WTO  
WTO「ドーハ“開発”ラウンド」の再度の破綻
2007年6月27日


 WTO交渉(ラウンド)は、またもや失敗に終わった。今回はドイツのポツダムで6月19日から1週間の予定で開かれていた米、EU、ブラジル、インドの4カ国(G4)交渉が、わずか3日目の6月21日に決裂した。

1)WTO交渉の失敗の歴史

 1999年11月、シアトルの第3回WTO閣僚会議が、7万人の大規模デモによって流会に追いやられた。これで2000年から発足するはずであった「ミレニアム・ラウンド」の開始は絶望的になった。そして、9.11直後、世界の「反テロ」潮流に乗って2001年11月、NGOが参加しにくい湾岸産油国カタールのドーハで開いた第4回閣僚会議で、途上国をなだめるために「開発」という名を冠したラウンドをやっと採択したのであった。
 しかし、この「ドーハ開発ラウンド」は、中身のないもので、以後ジュネーブのWTO本部で、途上国の開発のためにどのように貿易を拡大させるかについて、大枠を決め、細目を議論していくことになっていた。

### データ一覧
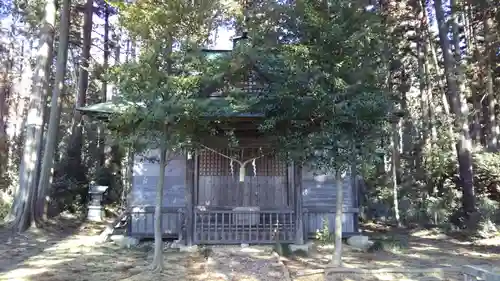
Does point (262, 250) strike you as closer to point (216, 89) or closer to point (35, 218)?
point (216, 89)

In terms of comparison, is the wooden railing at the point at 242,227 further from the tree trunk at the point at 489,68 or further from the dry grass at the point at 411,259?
the tree trunk at the point at 489,68

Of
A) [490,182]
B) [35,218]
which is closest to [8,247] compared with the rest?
[35,218]

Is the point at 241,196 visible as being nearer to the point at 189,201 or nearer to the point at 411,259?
the point at 189,201

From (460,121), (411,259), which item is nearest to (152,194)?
(411,259)

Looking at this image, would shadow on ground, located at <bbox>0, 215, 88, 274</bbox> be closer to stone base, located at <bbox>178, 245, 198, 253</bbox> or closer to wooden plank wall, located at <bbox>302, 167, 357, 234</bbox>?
stone base, located at <bbox>178, 245, 198, 253</bbox>

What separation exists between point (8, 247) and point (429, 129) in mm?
17195

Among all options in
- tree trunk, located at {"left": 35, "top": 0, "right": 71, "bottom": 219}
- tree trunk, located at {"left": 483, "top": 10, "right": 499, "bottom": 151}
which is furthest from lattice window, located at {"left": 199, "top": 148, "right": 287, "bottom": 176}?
tree trunk, located at {"left": 483, "top": 10, "right": 499, "bottom": 151}

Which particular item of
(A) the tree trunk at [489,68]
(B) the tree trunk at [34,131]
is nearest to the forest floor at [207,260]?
(B) the tree trunk at [34,131]

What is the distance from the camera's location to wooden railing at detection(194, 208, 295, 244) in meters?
9.20

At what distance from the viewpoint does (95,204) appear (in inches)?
619

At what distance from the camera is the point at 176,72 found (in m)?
7.37

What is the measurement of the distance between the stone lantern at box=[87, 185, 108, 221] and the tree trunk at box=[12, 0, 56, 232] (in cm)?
359

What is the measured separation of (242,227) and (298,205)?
1.37 meters

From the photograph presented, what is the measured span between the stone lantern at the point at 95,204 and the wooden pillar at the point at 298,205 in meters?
9.25
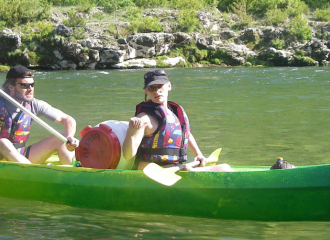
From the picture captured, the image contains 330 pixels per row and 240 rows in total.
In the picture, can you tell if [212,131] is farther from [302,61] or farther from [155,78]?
[302,61]

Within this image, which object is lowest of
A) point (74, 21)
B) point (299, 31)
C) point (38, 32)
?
point (38, 32)

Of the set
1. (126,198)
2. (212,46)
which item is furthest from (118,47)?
Answer: (126,198)

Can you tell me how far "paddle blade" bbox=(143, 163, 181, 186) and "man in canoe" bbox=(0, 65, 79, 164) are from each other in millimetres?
785

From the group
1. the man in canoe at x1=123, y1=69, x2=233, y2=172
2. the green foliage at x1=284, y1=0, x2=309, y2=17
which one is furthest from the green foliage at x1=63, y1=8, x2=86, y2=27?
the man in canoe at x1=123, y1=69, x2=233, y2=172

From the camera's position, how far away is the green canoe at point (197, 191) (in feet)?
10.6

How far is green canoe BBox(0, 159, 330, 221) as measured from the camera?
324 cm

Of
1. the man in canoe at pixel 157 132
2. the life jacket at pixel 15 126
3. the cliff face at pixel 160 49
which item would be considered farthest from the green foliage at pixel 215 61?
the man in canoe at pixel 157 132

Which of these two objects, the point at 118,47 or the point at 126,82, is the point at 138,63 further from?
the point at 126,82

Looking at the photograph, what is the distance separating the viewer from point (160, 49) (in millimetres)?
25812

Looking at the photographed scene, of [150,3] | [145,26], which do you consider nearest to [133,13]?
[150,3]

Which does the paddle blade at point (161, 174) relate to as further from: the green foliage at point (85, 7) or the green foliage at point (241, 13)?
the green foliage at point (85, 7)

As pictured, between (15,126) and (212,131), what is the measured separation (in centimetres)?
373

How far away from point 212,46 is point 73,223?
23.7 m

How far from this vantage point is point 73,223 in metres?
3.55
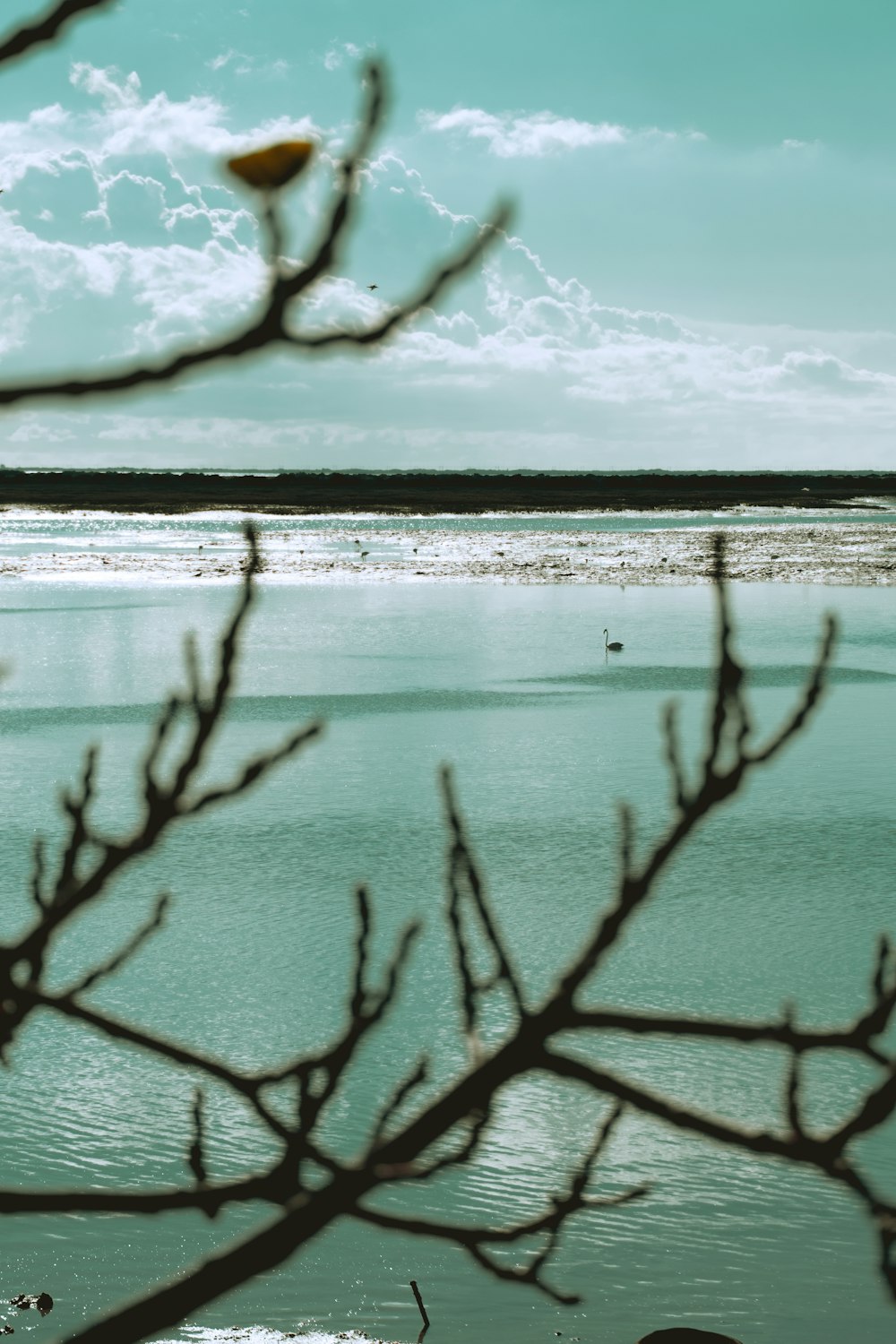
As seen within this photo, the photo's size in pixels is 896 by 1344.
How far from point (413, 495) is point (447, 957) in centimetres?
9159

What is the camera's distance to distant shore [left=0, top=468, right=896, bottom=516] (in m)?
86.1

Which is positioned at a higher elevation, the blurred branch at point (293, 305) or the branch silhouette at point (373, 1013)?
the blurred branch at point (293, 305)

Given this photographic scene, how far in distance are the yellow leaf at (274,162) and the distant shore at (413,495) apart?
78.6 m

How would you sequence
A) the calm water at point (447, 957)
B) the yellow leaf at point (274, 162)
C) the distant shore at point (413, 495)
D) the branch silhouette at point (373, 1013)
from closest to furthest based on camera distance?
the yellow leaf at point (274, 162)
the branch silhouette at point (373, 1013)
the calm water at point (447, 957)
the distant shore at point (413, 495)

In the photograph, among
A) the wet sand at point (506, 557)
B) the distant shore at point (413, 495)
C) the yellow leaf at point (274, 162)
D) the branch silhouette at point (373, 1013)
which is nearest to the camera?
the yellow leaf at point (274, 162)

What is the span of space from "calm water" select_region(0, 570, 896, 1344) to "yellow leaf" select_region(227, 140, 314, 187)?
6.24m

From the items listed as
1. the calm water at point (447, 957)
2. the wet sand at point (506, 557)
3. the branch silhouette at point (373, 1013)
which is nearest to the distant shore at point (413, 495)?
the wet sand at point (506, 557)

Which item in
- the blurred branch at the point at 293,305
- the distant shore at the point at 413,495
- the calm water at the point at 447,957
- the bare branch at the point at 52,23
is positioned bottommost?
the calm water at the point at 447,957

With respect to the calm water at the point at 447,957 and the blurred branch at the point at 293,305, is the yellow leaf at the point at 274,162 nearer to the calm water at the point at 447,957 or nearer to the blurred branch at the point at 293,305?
the blurred branch at the point at 293,305

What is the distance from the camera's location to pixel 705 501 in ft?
307

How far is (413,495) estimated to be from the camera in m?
101

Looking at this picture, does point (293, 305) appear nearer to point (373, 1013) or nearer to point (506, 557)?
point (373, 1013)

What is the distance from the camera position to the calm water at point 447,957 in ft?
22.7

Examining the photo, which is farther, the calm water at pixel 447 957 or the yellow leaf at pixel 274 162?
the calm water at pixel 447 957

### 課題の目的
WTOドーハ・ラウンドの破綻を扱った本文について、最後の文の続きを書いてください。

### 解答文
 しかし、実際の議論は、途上国側が、米、EUの農産物輸出に対する巨額の補助金の撤廃を要求し、一方、先進国側が途上国に工業製品の市場開放を迫ることに終始した。これらの問題はおよそ途上国の「開発」を阻害するもので、「開発」問題は脇に追いやられてしまった。しかも議論は、米国が輸出補助金の削減に応じないので、全く進展しなかった。
 2003年9月、メキシコのカンクンで開かれた第5回閣僚会議では、途上国の強固な反撃に会い、またもや流会になった。そして、2005年12月、香港で開かれた第6回閣僚会議でも、進展がみられず、やっと2006年1月に「ドーハ・ラウンドに入ること」が確認されただけで終わった。
 しかし、昨年7月、ジュネーブで、米、EU、ブラジル、インドに日本、オーストラリアを加えた6カ国交渉が決裂したことを受けて、ラミイ事務局長が交渉の「凍結を宣言」した。
 米議会がブッシュ大統領に与えていた貿易の交渉権「Fast Track」が今年6月30日で切れ、民主党が多数派の議会が延長を認めないだろうと言うこともあって、昨年の交渉「凍結」は、WTOの終焉を意味した。
 さる6月、ドイツのハイリンゲンダムで開かれてG8サミットで、首脳たちはWTO交渉の再開を決議した。それを受けて、WTOでは今回のポツダムG4交渉が始まったのであった。しかし、またもや失敗したということだ。
 ドーハ以来、何と6年の年月が費やされたが、何の成果も上がっていない。そればかりか、議論はドーハのときと全く変わっていない。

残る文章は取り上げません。